We wake early with a plan. Our group of eight is a well oiled machine, eating, showering and tidying in shifts. I save time by not coaxing the finicky fancy coffee maker for a beverage. It mocks me, I avoid eye contact and drink out of the community carafe and enjoy my morning skyr.

We venture to a waterfall where we have the opportunity to walk behind the falls. The ground slick with rocks and mud, every step is calculated. It’s a busy, happening place where  long lines snake the route. We stop for photos, jumping out of line then continue nose to tail through the predetermined route.

We finish then patiently wait for our friends as we sip a $10 coffee. We troll the gift store, a kings ransom for nearly nothing. Our new game is to find the most overpriced item.

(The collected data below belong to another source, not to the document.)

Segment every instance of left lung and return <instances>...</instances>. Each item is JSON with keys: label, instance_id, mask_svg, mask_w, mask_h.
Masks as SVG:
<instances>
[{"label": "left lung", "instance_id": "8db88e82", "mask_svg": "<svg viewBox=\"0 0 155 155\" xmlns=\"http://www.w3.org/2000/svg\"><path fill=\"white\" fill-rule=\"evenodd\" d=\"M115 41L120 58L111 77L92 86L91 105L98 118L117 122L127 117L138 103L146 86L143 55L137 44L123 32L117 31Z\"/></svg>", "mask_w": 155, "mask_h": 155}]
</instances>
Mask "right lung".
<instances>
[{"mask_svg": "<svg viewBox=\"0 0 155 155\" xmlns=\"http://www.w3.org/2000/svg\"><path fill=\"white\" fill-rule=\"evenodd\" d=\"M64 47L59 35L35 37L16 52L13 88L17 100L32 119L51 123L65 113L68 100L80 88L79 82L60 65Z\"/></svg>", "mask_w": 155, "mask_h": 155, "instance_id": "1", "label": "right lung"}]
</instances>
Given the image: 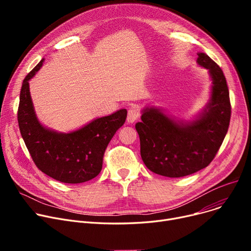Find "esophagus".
<instances>
[{
	"label": "esophagus",
	"instance_id": "esophagus-1",
	"mask_svg": "<svg viewBox=\"0 0 251 251\" xmlns=\"http://www.w3.org/2000/svg\"><path fill=\"white\" fill-rule=\"evenodd\" d=\"M140 117V110L138 109L137 105L132 104L130 105L128 109V115H127V121L129 123L135 122L137 119Z\"/></svg>",
	"mask_w": 251,
	"mask_h": 251
}]
</instances>
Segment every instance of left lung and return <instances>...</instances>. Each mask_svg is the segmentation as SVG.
<instances>
[{"instance_id": "obj_1", "label": "left lung", "mask_w": 251, "mask_h": 251, "mask_svg": "<svg viewBox=\"0 0 251 251\" xmlns=\"http://www.w3.org/2000/svg\"><path fill=\"white\" fill-rule=\"evenodd\" d=\"M197 63L212 76V98L204 113L190 124H178L161 111H143L135 125L141 159L151 172L170 178L191 175L215 159L230 124L231 102L220 66L200 52Z\"/></svg>"}]
</instances>
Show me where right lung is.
Instances as JSON below:
<instances>
[{"mask_svg":"<svg viewBox=\"0 0 251 251\" xmlns=\"http://www.w3.org/2000/svg\"><path fill=\"white\" fill-rule=\"evenodd\" d=\"M44 59L24 78L17 112L19 129L32 161L46 175L69 184L97 177L103 154L116 131L125 123L127 111L96 119L71 133H57L45 128L35 116L28 80L41 69Z\"/></svg>","mask_w":251,"mask_h":251,"instance_id":"obj_1","label":"right lung"}]
</instances>
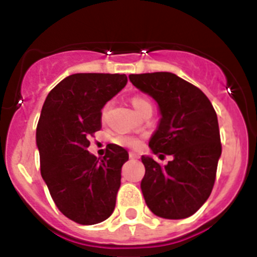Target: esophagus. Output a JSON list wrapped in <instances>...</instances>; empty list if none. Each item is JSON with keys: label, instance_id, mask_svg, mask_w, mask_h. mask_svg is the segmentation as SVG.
<instances>
[{"label": "esophagus", "instance_id": "esophagus-1", "mask_svg": "<svg viewBox=\"0 0 257 257\" xmlns=\"http://www.w3.org/2000/svg\"><path fill=\"white\" fill-rule=\"evenodd\" d=\"M129 158H131V159H140V155L136 153H129Z\"/></svg>", "mask_w": 257, "mask_h": 257}]
</instances>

A hat wins, $90.00, it’s nice though not worth the amount.

After a delay our friends arrive. They have ventured to two other falls while we cooled our heels. We are annoyed and I voice our displeasure. We decide on future time limits to keep us all on track.

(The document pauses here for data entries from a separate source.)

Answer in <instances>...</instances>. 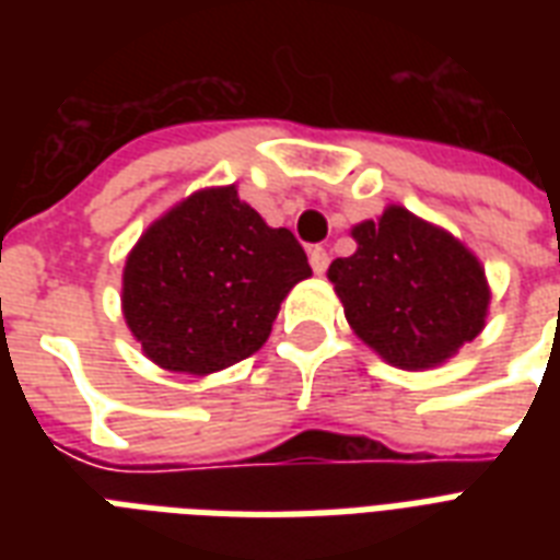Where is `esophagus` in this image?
<instances>
[{"label":"esophagus","mask_w":560,"mask_h":560,"mask_svg":"<svg viewBox=\"0 0 560 560\" xmlns=\"http://www.w3.org/2000/svg\"><path fill=\"white\" fill-rule=\"evenodd\" d=\"M307 258H311V267H314L316 276H323V272L328 270V261H331L325 246H311V249H307Z\"/></svg>","instance_id":"1"}]
</instances>
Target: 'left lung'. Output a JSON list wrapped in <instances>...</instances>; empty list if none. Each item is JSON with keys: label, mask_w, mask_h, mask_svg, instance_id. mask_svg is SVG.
Segmentation results:
<instances>
[{"label": "left lung", "mask_w": 560, "mask_h": 560, "mask_svg": "<svg viewBox=\"0 0 560 560\" xmlns=\"http://www.w3.org/2000/svg\"><path fill=\"white\" fill-rule=\"evenodd\" d=\"M351 237L358 249L328 267V281L351 331L389 366H442L486 328V267L447 229L386 206Z\"/></svg>", "instance_id": "obj_1"}]
</instances>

We set off for the ocean and black sand beach with its amazing cliffs and caves flanking the sides. We have read about sneaker waves and John and I take photos solo while the other is charged with vigilantly watching . The ocean is powerful though some people didn’t get the memo as they climb the rock structures away from land. Its always interesting how people foolishly think there is always a net for them.

We listen to the pounding of the waves, mesmerized. The timing of the waves becomes predictable as we set up our next photo learning to watch the water and soon learning to notice the build of waves before they crash on land.

I look for seaglass though am not rewarded. I suspect it’s there though closer to where the waves break.  I would need to risk life and limb for pretty garbage and decide its not worth the risk, though I spend some time wondering if its possible.

We leave after our predetermined time to our next destination where our car navigates a twisty road. It has no shoulders and barely enough room for two complete with steep drops off on either side. At times we shift forward in our seats urging our little car that it can.

The view is worth the effort as we happily snap photos before beginning the journey down

We arrive in Vik, a small quaint town surrounded by jaw dropping landscapes and spy the sea just beyond. The restaurant, Sudur Vik is predicatably expensive like all food in Iceland. We have had several days to get used to the money we will spend on this lunch.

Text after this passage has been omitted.